### The records

╭──

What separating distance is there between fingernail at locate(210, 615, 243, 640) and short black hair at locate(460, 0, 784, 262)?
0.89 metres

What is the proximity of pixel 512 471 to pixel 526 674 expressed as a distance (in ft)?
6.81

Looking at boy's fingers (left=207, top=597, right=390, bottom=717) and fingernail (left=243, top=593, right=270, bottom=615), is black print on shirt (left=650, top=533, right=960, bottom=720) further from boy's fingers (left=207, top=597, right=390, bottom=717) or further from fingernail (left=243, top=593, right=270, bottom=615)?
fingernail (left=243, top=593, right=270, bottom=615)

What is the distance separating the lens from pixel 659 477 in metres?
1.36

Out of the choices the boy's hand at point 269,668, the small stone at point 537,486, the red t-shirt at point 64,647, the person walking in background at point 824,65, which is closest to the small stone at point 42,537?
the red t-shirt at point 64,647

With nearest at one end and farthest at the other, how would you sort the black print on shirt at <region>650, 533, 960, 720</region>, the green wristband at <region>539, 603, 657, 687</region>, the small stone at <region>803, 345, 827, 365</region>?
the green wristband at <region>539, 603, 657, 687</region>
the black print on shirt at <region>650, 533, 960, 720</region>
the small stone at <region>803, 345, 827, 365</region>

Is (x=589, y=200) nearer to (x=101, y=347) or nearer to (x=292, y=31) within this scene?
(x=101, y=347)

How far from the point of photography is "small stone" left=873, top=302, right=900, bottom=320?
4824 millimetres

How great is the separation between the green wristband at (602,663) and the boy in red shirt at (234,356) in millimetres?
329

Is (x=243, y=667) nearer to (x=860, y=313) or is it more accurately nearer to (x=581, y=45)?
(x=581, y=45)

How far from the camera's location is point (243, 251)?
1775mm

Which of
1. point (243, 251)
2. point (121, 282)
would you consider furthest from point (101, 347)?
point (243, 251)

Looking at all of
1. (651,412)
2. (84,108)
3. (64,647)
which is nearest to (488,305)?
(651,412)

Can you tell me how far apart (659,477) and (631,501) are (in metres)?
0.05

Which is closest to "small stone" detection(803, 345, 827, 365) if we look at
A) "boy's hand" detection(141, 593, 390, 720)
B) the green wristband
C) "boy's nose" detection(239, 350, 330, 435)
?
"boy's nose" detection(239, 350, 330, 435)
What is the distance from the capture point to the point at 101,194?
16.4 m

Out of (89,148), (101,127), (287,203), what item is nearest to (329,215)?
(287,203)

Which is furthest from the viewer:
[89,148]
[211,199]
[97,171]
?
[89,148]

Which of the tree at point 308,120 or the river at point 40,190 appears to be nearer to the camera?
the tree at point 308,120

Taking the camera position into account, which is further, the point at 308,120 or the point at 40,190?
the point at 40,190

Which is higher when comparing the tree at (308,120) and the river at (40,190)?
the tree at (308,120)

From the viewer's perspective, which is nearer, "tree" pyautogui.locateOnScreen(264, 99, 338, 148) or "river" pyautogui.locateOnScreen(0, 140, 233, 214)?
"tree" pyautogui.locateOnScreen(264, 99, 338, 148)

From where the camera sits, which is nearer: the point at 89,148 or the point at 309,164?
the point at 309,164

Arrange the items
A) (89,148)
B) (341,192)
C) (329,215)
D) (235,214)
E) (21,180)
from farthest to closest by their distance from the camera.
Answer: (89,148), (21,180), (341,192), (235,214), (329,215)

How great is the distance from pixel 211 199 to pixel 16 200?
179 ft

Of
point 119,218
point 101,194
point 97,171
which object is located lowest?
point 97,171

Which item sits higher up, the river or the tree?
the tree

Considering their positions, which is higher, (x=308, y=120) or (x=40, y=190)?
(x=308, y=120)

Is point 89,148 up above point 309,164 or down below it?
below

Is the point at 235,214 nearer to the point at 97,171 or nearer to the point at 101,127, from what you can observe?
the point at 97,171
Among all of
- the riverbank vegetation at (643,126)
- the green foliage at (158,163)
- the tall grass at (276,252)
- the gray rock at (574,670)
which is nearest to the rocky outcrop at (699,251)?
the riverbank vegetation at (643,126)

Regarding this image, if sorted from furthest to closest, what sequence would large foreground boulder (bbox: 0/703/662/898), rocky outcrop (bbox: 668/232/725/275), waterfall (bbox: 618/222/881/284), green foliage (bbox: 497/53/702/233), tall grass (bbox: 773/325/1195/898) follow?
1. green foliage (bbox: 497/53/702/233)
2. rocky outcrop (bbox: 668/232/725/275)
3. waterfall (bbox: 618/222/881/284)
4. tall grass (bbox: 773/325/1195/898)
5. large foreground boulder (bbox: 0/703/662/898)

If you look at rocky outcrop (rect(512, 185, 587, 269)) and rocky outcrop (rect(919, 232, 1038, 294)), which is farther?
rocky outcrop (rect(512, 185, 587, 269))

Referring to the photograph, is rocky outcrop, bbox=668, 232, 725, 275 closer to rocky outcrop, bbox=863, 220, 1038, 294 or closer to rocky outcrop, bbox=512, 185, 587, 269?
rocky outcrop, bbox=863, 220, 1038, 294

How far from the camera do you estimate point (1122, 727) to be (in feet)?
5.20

╰──

### Aim
Starting with the line that contains "Is point 89,148", repeat each line through the last one exactly as it appears. Include both ends and nothing more.

### Expected answer
Is point 89,148 up above point 309,164 or down below it?
below

Is the point at 235,214 nearer to the point at 97,171 or nearer to the point at 101,127, from what you can observe?
the point at 97,171
Among all of
- the riverbank vegetation at (643,126)
- the green foliage at (158,163)
- the tall grass at (276,252)
- the gray rock at (574,670)
which is nearest to the rocky outcrop at (699,251)?
the riverbank vegetation at (643,126)

Regarding this image, if sorted from furthest to closest, what sequence would large foreground boulder (bbox: 0/703/662/898), rocky outcrop (bbox: 668/232/725/275), waterfall (bbox: 618/222/881/284), green foliage (bbox: 497/53/702/233), tall grass (bbox: 773/325/1195/898) follow?
1. green foliage (bbox: 497/53/702/233)
2. rocky outcrop (bbox: 668/232/725/275)
3. waterfall (bbox: 618/222/881/284)
4. tall grass (bbox: 773/325/1195/898)
5. large foreground boulder (bbox: 0/703/662/898)

If you look at rocky outcrop (rect(512, 185, 587, 269)) and rocky outcrop (rect(919, 232, 1038, 294)), which is farther?
rocky outcrop (rect(512, 185, 587, 269))

Referring to the photograph, is rocky outcrop, bbox=668, 232, 725, 275 closer to rocky outcrop, bbox=863, 220, 1038, 294 or closer to rocky outcrop, bbox=512, 185, 587, 269?
rocky outcrop, bbox=863, 220, 1038, 294

How far from the camera do you estimate point (1122, 727) to be (in feet)?
5.20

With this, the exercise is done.